*Input:*
______

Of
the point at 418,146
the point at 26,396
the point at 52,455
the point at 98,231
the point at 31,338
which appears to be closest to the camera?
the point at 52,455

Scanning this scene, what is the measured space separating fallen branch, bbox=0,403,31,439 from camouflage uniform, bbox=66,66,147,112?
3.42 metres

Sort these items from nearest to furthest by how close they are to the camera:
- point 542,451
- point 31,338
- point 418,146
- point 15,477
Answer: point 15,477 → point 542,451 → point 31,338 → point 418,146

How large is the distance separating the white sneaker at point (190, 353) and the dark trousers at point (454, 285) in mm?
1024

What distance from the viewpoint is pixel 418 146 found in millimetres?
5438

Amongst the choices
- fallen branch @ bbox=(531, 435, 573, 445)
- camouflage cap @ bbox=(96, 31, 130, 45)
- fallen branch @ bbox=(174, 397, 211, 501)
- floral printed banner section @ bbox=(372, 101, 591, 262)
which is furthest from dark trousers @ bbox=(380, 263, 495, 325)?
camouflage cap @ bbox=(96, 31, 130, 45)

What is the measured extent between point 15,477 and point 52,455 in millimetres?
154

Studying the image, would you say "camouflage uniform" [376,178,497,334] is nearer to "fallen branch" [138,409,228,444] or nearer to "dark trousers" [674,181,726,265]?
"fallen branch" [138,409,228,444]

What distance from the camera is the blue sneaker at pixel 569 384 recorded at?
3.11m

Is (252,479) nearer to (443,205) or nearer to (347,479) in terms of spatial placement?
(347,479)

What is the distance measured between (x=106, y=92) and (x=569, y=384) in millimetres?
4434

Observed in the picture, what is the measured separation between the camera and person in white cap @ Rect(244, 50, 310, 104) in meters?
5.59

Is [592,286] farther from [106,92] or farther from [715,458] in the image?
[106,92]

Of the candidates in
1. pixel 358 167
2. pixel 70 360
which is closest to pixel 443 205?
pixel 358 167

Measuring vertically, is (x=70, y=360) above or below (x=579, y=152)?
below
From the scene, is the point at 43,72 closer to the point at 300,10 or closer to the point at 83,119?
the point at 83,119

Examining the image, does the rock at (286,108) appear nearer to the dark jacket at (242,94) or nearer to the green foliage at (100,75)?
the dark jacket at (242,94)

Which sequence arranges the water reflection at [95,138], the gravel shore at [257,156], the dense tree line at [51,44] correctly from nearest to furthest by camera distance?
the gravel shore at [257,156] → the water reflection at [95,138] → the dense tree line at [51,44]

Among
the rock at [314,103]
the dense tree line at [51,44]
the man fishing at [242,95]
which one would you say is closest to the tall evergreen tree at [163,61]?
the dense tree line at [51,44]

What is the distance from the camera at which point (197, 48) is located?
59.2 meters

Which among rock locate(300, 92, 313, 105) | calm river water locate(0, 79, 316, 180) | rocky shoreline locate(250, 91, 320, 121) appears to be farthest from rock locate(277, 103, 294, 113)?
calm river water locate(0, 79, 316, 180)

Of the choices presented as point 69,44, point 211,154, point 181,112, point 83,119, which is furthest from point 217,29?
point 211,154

______

*What the task asks:*
Put every line of the records into a numbered list, leaving out the blank lines.

*Task response:*
1. Of
2. the point at 418,146
3. the point at 26,396
4. the point at 52,455
5. the point at 98,231
6. the point at 31,338
7. which appears to be closest to the camera?
8. the point at 52,455
9. Scanning this scene, what is the measured space separating fallen branch, bbox=0,403,31,439 from camouflage uniform, bbox=66,66,147,112?
10. 3.42 metres
11. Sort these items from nearest to furthest by how close they are to the camera:
12. - point 542,451
13. - point 31,338
14. - point 418,146
15. - point 15,477
16. Answer: point 15,477 → point 542,451 → point 31,338 → point 418,146
17. How large is the distance separating the white sneaker at point (190, 353) and the dark trousers at point (454, 285) in mm?
18. 1024
19. What distance from the viewpoint is pixel 418 146 found in millimetres?
20. 5438
21. Amongst the choices
22. - fallen branch @ bbox=(531, 435, 573, 445)
23. - camouflage cap @ bbox=(96, 31, 130, 45)
24. - fallen branch @ bbox=(174, 397, 211, 501)
25. - floral printed banner section @ bbox=(372, 101, 591, 262)
26. which is furthest from dark trousers @ bbox=(380, 263, 495, 325)?
27. camouflage cap @ bbox=(96, 31, 130, 45)
28. What is the measured extent between point 15,477 and point 52,455 in millimetres?
29. 154
30. Studying the image, would you say "camouflage uniform" [376,178,497,334] is nearer to "fallen branch" [138,409,228,444] or nearer to "dark trousers" [674,181,726,265]?
31. "fallen branch" [138,409,228,444]
32. What distance from the camera is the blue sneaker at pixel 569 384 recorded at?
33. 3.11m
34. Is (252,479) nearer to (443,205) or nearer to (347,479) in terms of spatial placement?
35. (347,479)
36. What is the distance measured between (x=106, y=92) and (x=569, y=384) in millimetres?
37. 4434
38. Observed in the picture, what is the measured separation between the camera and person in white cap @ Rect(244, 50, 310, 104) in meters?
39. 5.59
40. Is [592,286] farther from [106,92] or farther from [715,458] in the image?
41. [106,92]
42. Of the candidates in
43. 1. pixel 358 167
44. 2. pixel 70 360
45. which is closest to pixel 443 205?
46. pixel 358 167
47. Measuring vertically, is (x=70, y=360) above or below (x=579, y=152)?
48. below
49. From the scene, is the point at 43,72 closer to the point at 300,10 or closer to the point at 83,119?
50. the point at 83,119
51. Examining the image, does the rock at (286,108) appear nearer to the dark jacket at (242,94) or nearer to the green foliage at (100,75)?
52. the dark jacket at (242,94)
53. Which sequence arranges the water reflection at [95,138], the gravel shore at [257,156], the dense tree line at [51,44] correctly from nearest to furthest by camera distance?
54. the gravel shore at [257,156] → the water reflection at [95,138] → the dense tree line at [51,44]
55. Among
56. the rock at [314,103]
57. the dense tree line at [51,44]
58. the man fishing at [242,95]
59. which one would you say is closest to the tall evergreen tree at [163,61]?
60. the dense tree line at [51,44]
61. What is the distance from the camera at which point (197, 48) is located?
62. 59.2 meters
63. Which among rock locate(300, 92, 313, 105) | calm river water locate(0, 79, 316, 180) | rocky shoreline locate(250, 91, 320, 121) appears to be farthest from rock locate(277, 103, 294, 113)?
64. calm river water locate(0, 79, 316, 180)
65. Of the choices presented as point 69,44, point 211,154, point 181,112, point 83,119, which is furthest from point 217,29?
66. point 211,154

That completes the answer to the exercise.